Irene Neal Acrylic Painting on Panel "Fan Tracery"
Item Details
Irene Neal (American, b. 1938)
Fan Tracery, 1994
acrylic on panel
inscribed to the verso; Irene Neal/ August 1994/ ‘Fan Tracery’
34′ × 25′
Provenance
The Lucy Baker and Kenworth Moffett Collection of New New Group Painters
An acrylic painting on panel titled Fan Tracery by New New painter Irene Neal, executed in August of 1994. The rhythms and relationships of the colors, shapes and forms are inspired by the emotions invoked by the natural beauty of the earth. The shimmering tones are reminiscent of underwater bioluminescence and pearly light of the moon and the red and gold colors inspired by the warm glow of a setting sun. The spontaneous and free-form acrylic application allows the color to shape itself. Neal is often noted as a ‘process painter’ similar to process seen in Pollock’s drip phase.

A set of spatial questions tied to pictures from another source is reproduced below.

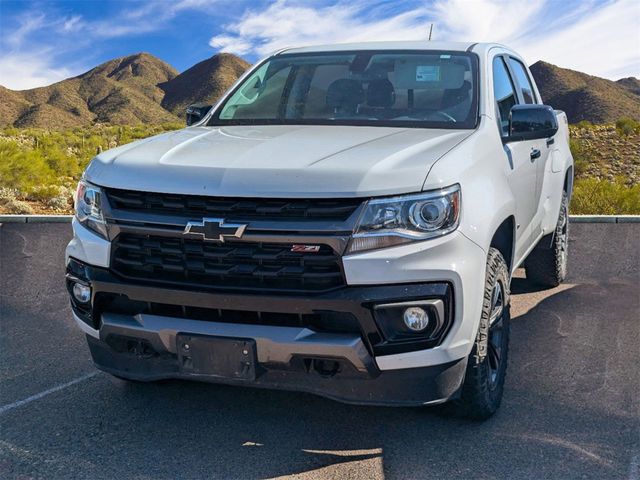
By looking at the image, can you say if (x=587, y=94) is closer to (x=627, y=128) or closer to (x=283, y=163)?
(x=627, y=128)

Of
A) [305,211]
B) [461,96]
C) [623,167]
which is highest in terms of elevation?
[461,96]

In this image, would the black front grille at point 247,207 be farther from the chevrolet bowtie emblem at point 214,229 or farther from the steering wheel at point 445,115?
the steering wheel at point 445,115

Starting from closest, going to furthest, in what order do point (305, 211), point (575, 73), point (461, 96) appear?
point (305, 211), point (461, 96), point (575, 73)

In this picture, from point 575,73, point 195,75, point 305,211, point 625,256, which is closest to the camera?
point 305,211

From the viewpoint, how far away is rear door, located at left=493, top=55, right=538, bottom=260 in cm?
431

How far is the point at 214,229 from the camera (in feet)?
10.4

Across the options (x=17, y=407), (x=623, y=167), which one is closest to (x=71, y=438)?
(x=17, y=407)

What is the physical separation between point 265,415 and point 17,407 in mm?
1363

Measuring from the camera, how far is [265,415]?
392 cm

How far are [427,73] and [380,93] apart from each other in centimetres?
32

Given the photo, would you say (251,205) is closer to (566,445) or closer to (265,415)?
(265,415)

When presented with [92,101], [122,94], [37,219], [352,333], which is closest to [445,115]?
[352,333]

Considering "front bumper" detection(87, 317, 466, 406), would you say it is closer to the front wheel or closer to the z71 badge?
the front wheel

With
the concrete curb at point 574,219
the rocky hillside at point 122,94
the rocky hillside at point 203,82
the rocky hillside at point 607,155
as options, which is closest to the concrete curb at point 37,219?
the concrete curb at point 574,219
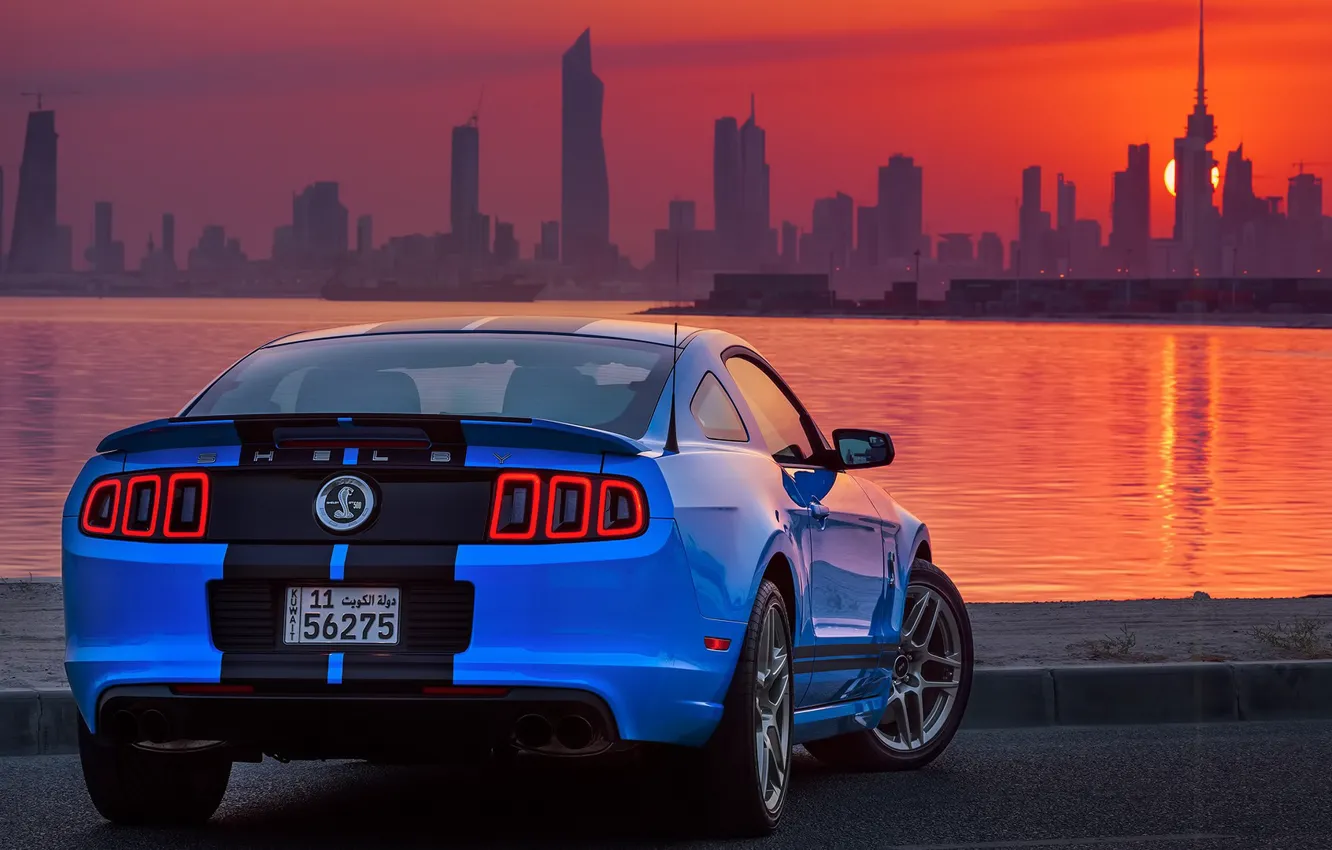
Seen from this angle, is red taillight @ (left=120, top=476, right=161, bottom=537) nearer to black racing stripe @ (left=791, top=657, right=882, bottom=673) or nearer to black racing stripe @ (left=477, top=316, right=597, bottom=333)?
black racing stripe @ (left=477, top=316, right=597, bottom=333)

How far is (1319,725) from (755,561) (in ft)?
12.7

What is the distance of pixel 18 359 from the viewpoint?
117250 mm

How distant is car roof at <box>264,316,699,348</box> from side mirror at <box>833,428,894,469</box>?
698mm

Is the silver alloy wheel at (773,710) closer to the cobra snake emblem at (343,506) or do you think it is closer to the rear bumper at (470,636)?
the rear bumper at (470,636)

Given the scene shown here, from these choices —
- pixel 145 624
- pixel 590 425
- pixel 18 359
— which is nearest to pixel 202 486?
pixel 145 624

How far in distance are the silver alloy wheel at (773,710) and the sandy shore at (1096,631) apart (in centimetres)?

Irene Neal received her B.A at Wilson College in Chambersburg, Pennsylvania in 1958. She also received education from the School of Visual Arts in Brazil (1976-77), Memphis State University (1979-80), and the University of Bridgeport (1982-83). She attend the Triangle Art Workshop in Pine Plains, NY in 1985. Member of the New New Painters, a group of artists brought together by the first curator of modern and contemporary art at the Boston Museum of Fine Arts, Dr. Kenworth Moffett in 1978. Her applications of acrylic gel were at the fore front contemporary art and their free form abstraction inspired by Jackson Pollock, the Abstract Expressionists, and the Color Field Painters.